05/03/2017
En mode rédaction Jamagne au fil du temps,
le 3/7/1985, un mirage de la force aérienne de Florennes se crashe à Jamagne là ou aujourd’hui la carrière les pétons a formé un énorme trou.
extrait du carnet de vol du pilote Emile Lemercinier
Mon premier crash a eu lieu le 03 juillet 1985, Je volais avec Jean-Jacques Dewael. Au retour de Fürstenfeldbruck où nous avions fait du vol aux instruments , pendant la phase d'approche, Jean-Jacques a simulé une panne d'huile. A partir de ce moment, la régulation automatique ne fonctionnait plus et il fallait utiliser un vérin électrique à la place de la manette des gaz pour augmenter ou diminuer la puissance.

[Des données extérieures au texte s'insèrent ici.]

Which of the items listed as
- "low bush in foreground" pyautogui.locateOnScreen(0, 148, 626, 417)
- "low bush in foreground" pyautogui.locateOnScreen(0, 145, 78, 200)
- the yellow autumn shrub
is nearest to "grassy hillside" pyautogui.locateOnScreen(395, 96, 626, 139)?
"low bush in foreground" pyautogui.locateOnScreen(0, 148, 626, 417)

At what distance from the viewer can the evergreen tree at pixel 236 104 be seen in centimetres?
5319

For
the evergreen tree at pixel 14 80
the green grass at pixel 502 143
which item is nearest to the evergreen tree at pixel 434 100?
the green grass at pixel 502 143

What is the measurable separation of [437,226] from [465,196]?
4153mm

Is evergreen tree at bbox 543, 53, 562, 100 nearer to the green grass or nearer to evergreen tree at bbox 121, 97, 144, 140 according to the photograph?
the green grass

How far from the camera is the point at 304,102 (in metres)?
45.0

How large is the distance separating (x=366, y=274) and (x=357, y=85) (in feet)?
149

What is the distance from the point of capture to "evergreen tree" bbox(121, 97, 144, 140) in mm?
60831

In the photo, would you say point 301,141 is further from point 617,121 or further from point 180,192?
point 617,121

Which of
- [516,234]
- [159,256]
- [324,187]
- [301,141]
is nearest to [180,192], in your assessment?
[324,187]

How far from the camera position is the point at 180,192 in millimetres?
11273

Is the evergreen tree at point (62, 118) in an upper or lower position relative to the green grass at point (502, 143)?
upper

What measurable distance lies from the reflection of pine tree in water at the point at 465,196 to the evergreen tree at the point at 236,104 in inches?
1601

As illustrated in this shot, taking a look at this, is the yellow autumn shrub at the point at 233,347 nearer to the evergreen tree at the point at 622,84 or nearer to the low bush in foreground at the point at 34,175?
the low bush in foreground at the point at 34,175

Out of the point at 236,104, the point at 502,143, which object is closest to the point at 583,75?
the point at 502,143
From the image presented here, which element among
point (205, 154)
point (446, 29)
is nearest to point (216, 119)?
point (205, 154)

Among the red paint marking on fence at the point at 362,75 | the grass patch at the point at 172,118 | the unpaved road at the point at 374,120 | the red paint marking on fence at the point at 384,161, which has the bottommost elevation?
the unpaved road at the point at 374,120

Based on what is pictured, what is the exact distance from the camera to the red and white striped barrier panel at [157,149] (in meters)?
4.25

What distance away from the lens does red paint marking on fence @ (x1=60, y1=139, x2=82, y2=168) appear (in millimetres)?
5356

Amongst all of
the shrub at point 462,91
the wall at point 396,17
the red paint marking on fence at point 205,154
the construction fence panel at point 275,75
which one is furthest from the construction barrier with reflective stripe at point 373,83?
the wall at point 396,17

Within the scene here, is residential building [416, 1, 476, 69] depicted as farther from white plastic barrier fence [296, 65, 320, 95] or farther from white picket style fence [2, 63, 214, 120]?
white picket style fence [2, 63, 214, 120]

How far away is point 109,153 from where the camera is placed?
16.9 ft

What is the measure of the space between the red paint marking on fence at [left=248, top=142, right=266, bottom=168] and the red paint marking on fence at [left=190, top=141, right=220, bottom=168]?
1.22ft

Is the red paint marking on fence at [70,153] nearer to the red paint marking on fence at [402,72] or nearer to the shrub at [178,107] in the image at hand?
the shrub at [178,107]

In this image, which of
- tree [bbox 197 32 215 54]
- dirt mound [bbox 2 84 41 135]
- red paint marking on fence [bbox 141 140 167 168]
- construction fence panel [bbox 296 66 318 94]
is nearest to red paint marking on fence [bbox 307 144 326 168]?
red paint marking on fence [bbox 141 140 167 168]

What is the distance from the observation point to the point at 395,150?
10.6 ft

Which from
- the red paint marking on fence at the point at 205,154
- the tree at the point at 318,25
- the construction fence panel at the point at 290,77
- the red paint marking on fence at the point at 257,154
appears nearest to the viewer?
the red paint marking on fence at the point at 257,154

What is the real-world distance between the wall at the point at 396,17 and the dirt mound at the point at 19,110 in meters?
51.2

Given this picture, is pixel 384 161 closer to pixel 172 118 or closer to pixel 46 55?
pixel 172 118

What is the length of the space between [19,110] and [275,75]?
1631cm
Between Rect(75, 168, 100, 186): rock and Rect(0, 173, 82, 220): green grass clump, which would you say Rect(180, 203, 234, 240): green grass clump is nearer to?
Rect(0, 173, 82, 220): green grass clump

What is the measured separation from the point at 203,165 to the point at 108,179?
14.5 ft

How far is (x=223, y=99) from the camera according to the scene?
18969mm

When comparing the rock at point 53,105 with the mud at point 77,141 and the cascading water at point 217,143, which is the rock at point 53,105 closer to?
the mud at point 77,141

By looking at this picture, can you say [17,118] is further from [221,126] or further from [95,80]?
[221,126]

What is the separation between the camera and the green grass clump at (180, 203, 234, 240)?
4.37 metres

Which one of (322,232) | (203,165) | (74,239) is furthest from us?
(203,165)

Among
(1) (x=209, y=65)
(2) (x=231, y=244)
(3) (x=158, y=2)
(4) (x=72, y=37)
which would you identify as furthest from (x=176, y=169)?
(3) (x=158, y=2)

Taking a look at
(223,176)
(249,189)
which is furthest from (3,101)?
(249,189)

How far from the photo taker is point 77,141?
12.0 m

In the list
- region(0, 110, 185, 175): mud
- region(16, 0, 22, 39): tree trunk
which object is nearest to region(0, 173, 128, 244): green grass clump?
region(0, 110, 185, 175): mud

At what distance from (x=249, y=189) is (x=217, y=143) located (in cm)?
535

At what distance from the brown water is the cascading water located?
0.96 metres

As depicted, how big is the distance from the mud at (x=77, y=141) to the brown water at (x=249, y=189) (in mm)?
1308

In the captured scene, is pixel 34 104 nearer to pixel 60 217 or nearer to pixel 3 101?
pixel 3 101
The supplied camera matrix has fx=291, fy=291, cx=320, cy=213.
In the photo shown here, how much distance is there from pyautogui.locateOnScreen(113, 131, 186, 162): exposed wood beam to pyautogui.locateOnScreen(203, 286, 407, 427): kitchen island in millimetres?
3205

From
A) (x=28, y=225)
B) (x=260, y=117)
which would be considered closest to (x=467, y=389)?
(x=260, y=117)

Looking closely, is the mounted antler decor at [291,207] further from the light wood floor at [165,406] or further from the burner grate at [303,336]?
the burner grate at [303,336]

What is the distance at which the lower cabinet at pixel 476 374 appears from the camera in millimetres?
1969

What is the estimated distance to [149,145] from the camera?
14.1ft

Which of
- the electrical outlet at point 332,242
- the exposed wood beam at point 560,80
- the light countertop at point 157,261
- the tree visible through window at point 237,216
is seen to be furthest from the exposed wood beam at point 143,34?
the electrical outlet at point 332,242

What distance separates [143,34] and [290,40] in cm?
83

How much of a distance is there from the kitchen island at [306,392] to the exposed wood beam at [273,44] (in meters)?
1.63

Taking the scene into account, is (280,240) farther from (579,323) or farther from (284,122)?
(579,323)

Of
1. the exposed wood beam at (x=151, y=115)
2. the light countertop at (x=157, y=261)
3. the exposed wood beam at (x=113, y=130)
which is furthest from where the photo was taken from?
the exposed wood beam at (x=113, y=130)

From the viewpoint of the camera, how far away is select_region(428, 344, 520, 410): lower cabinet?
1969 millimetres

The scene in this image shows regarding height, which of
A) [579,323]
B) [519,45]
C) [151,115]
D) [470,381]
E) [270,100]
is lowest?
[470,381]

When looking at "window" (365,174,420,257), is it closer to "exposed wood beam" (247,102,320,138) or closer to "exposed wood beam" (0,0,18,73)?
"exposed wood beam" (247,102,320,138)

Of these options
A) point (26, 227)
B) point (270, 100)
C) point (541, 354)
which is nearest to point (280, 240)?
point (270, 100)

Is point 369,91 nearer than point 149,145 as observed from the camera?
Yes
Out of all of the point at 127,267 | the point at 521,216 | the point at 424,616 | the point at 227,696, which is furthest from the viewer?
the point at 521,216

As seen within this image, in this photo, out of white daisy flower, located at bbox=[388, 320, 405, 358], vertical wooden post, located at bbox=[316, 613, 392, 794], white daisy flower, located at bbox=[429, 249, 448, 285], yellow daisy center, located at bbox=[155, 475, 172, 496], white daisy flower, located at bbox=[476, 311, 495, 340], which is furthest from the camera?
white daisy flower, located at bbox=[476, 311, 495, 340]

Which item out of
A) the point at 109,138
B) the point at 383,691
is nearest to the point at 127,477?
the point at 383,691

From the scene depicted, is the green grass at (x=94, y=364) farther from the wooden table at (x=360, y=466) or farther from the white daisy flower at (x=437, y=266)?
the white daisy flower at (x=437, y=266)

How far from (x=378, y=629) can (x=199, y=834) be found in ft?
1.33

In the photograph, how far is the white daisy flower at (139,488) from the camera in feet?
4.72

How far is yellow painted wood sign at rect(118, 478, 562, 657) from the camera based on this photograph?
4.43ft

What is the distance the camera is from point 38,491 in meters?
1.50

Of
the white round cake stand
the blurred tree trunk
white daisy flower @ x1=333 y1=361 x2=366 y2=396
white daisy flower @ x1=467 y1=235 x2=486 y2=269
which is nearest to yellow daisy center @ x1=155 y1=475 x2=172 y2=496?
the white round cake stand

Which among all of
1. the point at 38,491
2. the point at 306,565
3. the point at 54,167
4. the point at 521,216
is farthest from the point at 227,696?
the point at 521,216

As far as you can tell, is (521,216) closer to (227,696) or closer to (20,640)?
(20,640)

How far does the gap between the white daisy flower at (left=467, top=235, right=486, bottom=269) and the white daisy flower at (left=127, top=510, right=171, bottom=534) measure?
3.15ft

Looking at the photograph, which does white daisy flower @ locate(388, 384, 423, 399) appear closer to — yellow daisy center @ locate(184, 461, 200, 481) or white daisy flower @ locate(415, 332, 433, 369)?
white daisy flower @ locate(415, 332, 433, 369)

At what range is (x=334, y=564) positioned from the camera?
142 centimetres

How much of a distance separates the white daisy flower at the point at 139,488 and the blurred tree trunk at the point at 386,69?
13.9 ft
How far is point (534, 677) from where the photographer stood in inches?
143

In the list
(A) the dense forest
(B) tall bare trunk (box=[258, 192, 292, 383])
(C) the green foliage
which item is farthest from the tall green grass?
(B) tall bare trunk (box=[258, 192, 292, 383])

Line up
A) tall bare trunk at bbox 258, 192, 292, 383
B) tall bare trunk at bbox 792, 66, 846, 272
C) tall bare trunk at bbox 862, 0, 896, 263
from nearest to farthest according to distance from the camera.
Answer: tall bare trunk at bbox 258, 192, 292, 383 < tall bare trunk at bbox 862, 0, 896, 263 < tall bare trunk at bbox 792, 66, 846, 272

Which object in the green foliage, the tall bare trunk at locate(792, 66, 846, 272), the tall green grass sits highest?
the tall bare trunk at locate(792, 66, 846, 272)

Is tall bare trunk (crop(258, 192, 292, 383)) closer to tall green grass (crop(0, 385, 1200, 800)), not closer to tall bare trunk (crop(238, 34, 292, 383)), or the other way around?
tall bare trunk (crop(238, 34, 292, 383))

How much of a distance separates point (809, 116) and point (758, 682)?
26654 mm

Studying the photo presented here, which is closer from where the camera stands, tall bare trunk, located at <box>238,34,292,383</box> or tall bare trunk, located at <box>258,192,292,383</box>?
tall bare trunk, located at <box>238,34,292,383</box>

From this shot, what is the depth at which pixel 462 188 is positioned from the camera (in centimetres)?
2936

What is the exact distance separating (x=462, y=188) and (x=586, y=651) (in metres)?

Arrivé en "palier", j'ai vu que le moteur ne poussait pas et j'ai mis les gaz à 100 % mais rien ne s'est passé. J'ai réalisé que Jean-Jacques avait simulé une panne d’huile, ce que je lui ai dit. Comme j’avais remarqué la panne, Jean-Jacques a voulu l’annuler. Malheureusement, malgré le fait que le système automatique se soit remis en marche, d’autres paramètres avaient été faussés et le moteur ne donnait plus la puissance demandée. Evaluer le problème ne fut pas facile car tous les paramètres du moteur étaient bons ; flux de carburant, température, etc. En fait, nous nous trouvions en "extinction riche". Nous avons commencé à perdre de l'altitude et à un moment donné, nous sommes passés entre les poteaux d'éclairage de la nationale 5. Quand Jean-Jacques a crié "Bail out", je n’ai pas hésité pour m’éjecter. La dernière vision que j’ai eue est celle de son siège s’armant devant moi avant de quitter l’avion. Ensuite, je me suis évanoui à cause des G. Quand je suis revenu à moi, j'étais encore assis sur mon paquetage de survie. Nous nous étions éjectés tellement bas que la séquence n'avait pas pu se faire complètement. J'ai eu une chance incroyable mais Jean-Jacques, qui était parti quelques fractions de secondes après moi, a eu les jambes brisées par son siège. Nous étions tous les deux vivants, mais comme Jean-Jacques était blessé aux jambes et ne pouvait pas bouger, nous sommes restés tous les deux là au milieu des champs, à quelques mètres de l'avion d’où s’échappait beaucoup de fumée. La scène était surréaliste. Nous avons attendu les secours en fumant quelques ci******es. Les pompiers, l’ambulance et le chef de corps, le Col. Avi Bosman, sont arrivés sur place quelques longues minutes plus t**d. Ils étaient suivis par des journalistes à qui j’ai pu parler et expliquer les circonstances du crash.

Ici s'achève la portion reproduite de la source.